Cercano a Fernández, pero más aún del sector que intentó hacer perdurar a Macri, Bordet asume varias propiedades de la primera soja OGM, la RR: compite por recursos y se impone a las malezas –de la interna partidista entrerriana, de Concordia a Paraná– y puede interactuar con un veneno –por ejemplo, la sola presencia de Sergio Urribarri– sin sufrir daño alguno. Es más, la interacción con elementos de semejante toxicidad incluso lo potencia.

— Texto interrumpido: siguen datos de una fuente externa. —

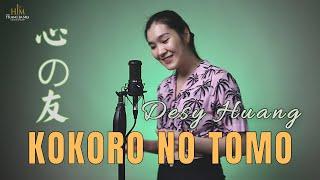 KokoroNoTomo 心の友 【Reggae Version】 Cover by DesyHuang 黄家美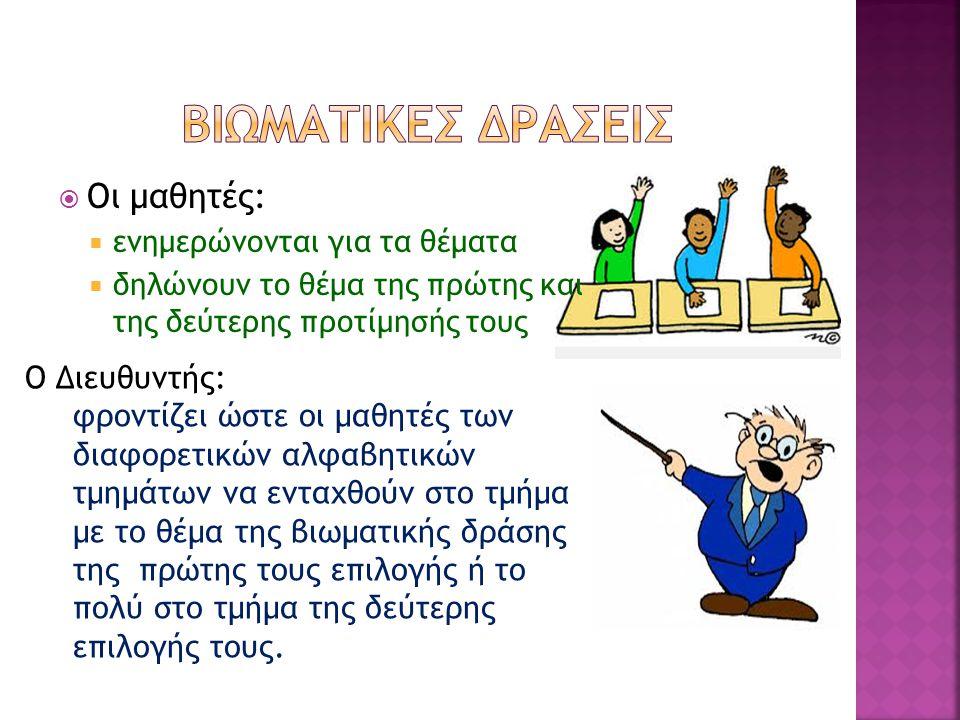 ΒιωματικΕΣ ΔρΑσειΣ Οι μαθητές: Ο Διευθυντής: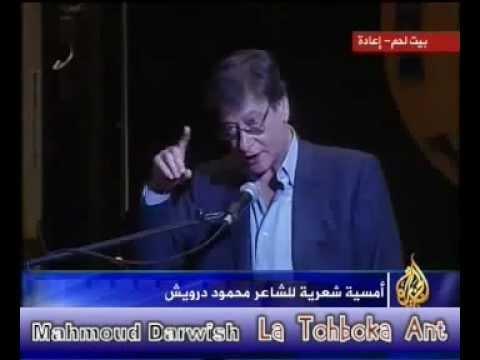 محمود درويش- لا تحبك أنت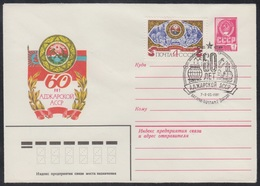 14888 RUSSIA 1981 ENTIER COVER Used ADZHARIA Georgia Caucasus FLAG DRAPEAUX ARMS ARMES INDUSTRY INDUSTRIE PORT USSR 148 - 1980-91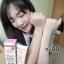 Pure DD Cream by jellys sunscreen spf 100/PA+++ ดีดีครีมเจลลี่ หัวเชื้อผิวขาว 100% ผิวขาวใสออร่าทันทีที่ทา กันน้ำ กันแดด thumbnail 27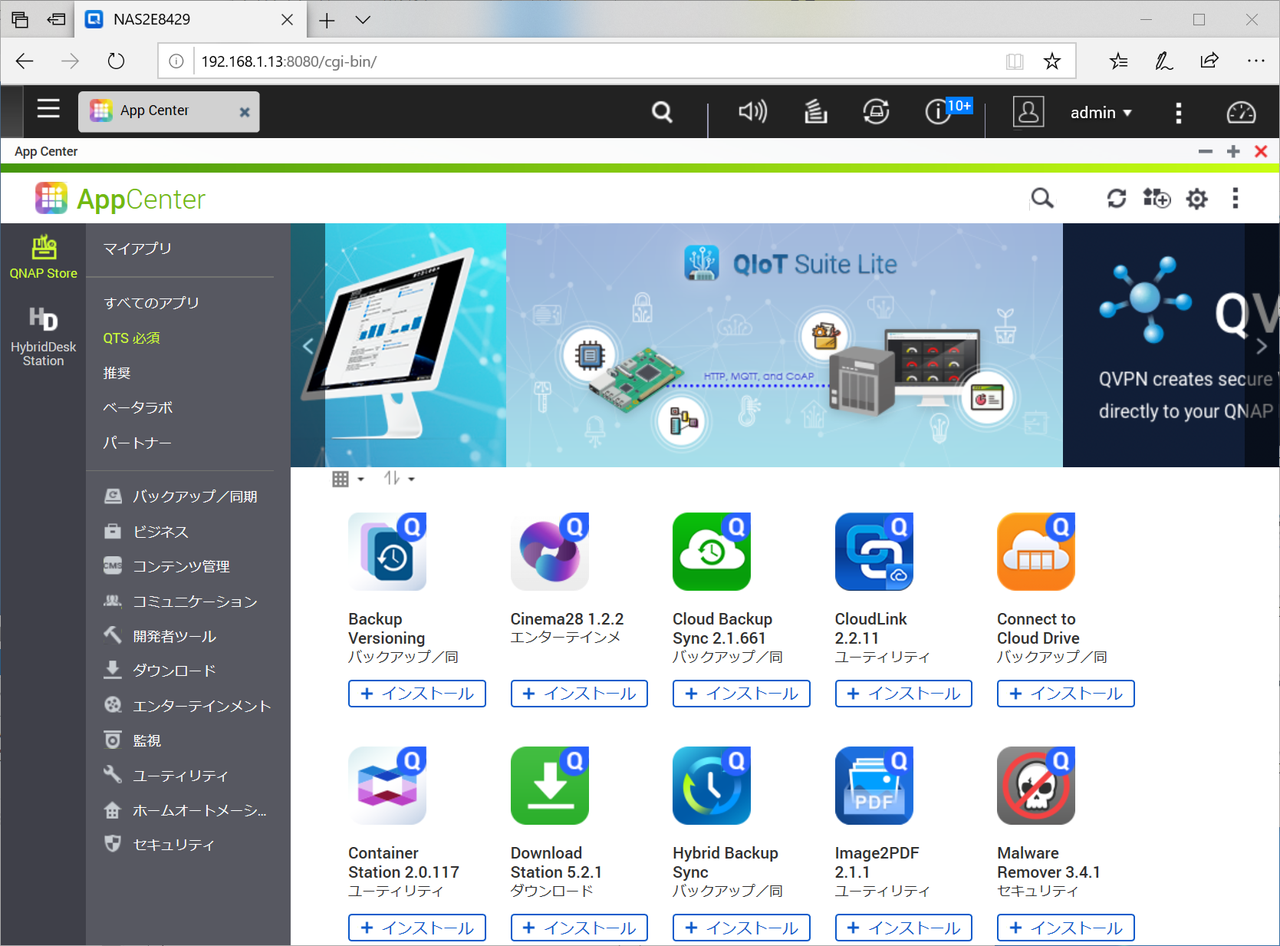 豊富なアプリでファイルサーバー以外の用途に活用できる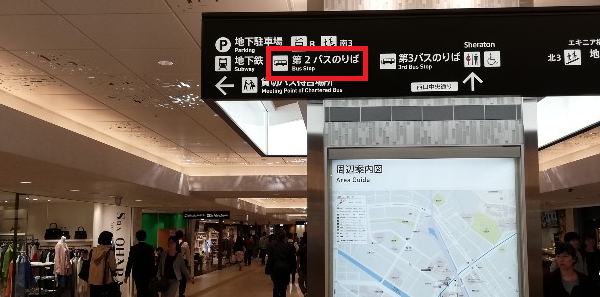 横浜駅西口第2バス乗り場へのナビ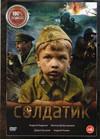 Солдатик (2020)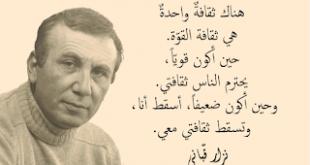 بالصور شعر محمود درويش , صور لاشعار محمود درويش 6725 2 310x165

Al igual que la oleaginosa, lo preocupante es que ese patrón de conducta, modo de proceder en la práctica entre dirigentes, es exportable.
Su continuidad al frente de la provincia de Entre Ríos es confirmación suficiente de que asistiremos a otro mandato de un gobernador que bien podría haber sido concebido en un laboratorio. Tal vez de Bayer Monsanto. Por qué no de Syngenta, Dow, BASF, DuPont o Chemchina. Con asistencia técnica de más un científico vestido con ropas de la Secretaría de Ciencia o el mismo Conicet.
Desde que el Gobierno de Bordet blanqueó su apoyo a las fumigaciones con agrotóxicos junto a los establecimientos educativos rurales, la provincia promovió al menos media docena de acciones judiciales diseñadas para derribar la conmovedora defensa de la vida que vienen llevando a cabo el sindicato docente AGMER, la coordinadora Basta es Basta y el Foro Ecologista de Paraná, entre otras organizaciones.
En la última, la del lunes, el Estado se salió con la suya. Obtuvo, tras un conveniente cambio de jueces, nueva luz verde –como la banda que aún ostenta en la Argentina el cancerígeno glifosato- para reiterarles a docentes y alumnos que su mera presencia representa una molestia para otra provincia clave en esta Argentina de cosechas récord y emergencia alimentaria.
Hora de devolver favores a los financiadores de la continuidad provincial. Los delantales van y vienen. Ningún avión pulveriza sobre Paraná. Un mosquito ametrallando agrotóxicos en las calles de la capital, por supuesto que no. Más allá de las fichas distribuidas en campaña, la siembra directa de Bordet sí tiene y respeta una frontera agropecuaria: que el veneno, de ser posible, no se vea dentro de los límites de la capital.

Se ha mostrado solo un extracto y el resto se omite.